== Input records ==
------------------------------------
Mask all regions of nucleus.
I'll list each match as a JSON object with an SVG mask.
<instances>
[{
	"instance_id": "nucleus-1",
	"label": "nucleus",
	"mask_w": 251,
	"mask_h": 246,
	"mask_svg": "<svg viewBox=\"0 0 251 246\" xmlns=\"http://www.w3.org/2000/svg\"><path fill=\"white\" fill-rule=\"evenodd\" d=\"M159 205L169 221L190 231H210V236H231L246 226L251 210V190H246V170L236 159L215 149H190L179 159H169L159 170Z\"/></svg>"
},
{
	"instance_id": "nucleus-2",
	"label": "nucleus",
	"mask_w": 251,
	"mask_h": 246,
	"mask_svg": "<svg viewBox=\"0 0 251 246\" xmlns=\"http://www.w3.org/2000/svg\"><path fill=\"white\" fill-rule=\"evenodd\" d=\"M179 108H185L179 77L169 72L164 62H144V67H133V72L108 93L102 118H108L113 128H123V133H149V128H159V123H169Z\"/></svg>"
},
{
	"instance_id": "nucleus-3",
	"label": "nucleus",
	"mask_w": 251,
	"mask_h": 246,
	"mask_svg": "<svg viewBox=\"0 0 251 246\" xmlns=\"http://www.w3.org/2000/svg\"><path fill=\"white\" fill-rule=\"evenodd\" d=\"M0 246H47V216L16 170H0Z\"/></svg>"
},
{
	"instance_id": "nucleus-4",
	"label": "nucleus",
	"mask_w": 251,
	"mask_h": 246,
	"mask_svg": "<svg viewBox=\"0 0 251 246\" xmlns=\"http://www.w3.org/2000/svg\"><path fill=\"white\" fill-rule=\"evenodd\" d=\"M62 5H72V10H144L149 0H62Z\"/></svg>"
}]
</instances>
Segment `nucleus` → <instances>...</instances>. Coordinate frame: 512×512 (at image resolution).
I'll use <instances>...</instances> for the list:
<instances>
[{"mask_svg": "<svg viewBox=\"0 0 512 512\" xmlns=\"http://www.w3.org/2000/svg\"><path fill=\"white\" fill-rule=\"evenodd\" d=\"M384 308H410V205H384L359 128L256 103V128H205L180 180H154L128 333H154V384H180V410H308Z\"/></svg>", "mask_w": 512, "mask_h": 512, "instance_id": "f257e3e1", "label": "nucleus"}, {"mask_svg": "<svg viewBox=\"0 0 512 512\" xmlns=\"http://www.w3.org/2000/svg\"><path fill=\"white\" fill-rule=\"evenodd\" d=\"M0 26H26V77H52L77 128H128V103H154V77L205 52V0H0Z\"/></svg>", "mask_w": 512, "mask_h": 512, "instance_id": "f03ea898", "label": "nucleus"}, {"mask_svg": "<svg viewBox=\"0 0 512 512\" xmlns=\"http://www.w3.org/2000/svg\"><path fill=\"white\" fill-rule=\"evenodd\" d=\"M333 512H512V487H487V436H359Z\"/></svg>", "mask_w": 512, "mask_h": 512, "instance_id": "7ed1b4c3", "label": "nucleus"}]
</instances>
------------------------------------
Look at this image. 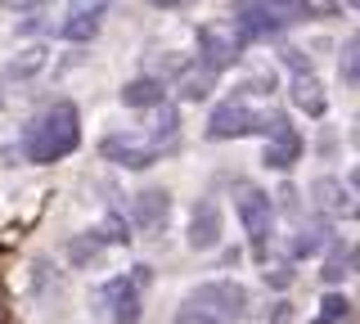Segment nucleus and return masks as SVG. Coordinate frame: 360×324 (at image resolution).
------------------------------------
== Problem to solve ==
Extract each line of the rows above that contains the string "list", matching case exactly.

== Solution below ==
I'll list each match as a JSON object with an SVG mask.
I'll use <instances>...</instances> for the list:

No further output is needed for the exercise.